Teachers need to lead by example. Many students, especially young children, mimic the language and behavior of their role models. Some students and children may not realize that what they say is racist, that they are excluding others, or why disregarding race is problematic. Teachers need to create this space to learn and grow. If teachers themselves are not comfortable discussing race or creating a space to discuss race, how will the students and children feel comfortable? If they do not feel like they have a safe space, how will these meaningful conversations take place? How will they learn? Yet, do teachers have the ability to teach honestly, and from their heart and their feelings? School curriculums are so strict that teachers may not have the ability to teach outside of it and push that barrier. It is so important that teachers are prepared and trained and ready for this work, since they do have a big influence on their students and their socialization.

What happens when you have a white professor, many white students, and a few students of color? The conversation should not fall back on students of color. Many white students naturally feel uncomfortable talking about race and they face a fear that they will be wrong or will appear racist. Additionally, many teachers/administrators also have their own implicit biases so discussions of race tend to fall on those students of color, possibly because the teacher does not want to be wrong or uncomfortable, or due to the fact that race talk is not engraved in their curriculum. Teachers should be expected to learn about their biases so they can grow and develop, and be able to foster a safe and productive learning environment for ALL students. ALL students should be able to attend school without a fear of discrimination. They should be able to open their classroom doors and know they will not be undermined or belittled by their educators or peers. This does not necessarily fall completely on teachers, however they do have a big influence. For this reason, teachers and administrators need to be open and have meaningful conversations. Should educators have additional training? Maybe they should take a race course and learn about their biases and how to be actively anti-racist. They need to learn how to set a good tone and lead by example for their students. Maybe it isn’t teachers and maybe it’s the set curriculum? How can teachers educate their students about important topics like this, if they are required to follow a set guideline? How can we push the barrier and educate others and recognize that this is something that should not be limited or ignored in an educational curriculum? Something that should be discussed is aversive racism. Why are most teachers at schools white? Why are they not hiring more people of color? What example does that set for the students? Is this due to the societal influence placed onto schools and our education system? Schools and teachers have the potential to create a lasting impact on their students. This impact should be positive, productive, meaningful and safe.            

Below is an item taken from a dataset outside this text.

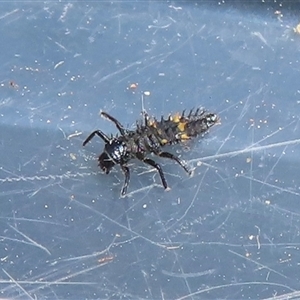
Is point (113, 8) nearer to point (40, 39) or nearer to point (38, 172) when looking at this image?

How do we create environments for race talk? Having a space to speak freely and grow and learn is incredibly important. Is it possible to create such a space in schooling environments and how do we ensure that the societal influences and curriculums do not get in the way of this? Even then, are these conversations in schools and educational settings going to create change or will they be a band aid or a cover up so individuals can say they learned and did their part? An educational environment is one of the primary modes of socialization so how do we ensure that these important conversations are not lacking?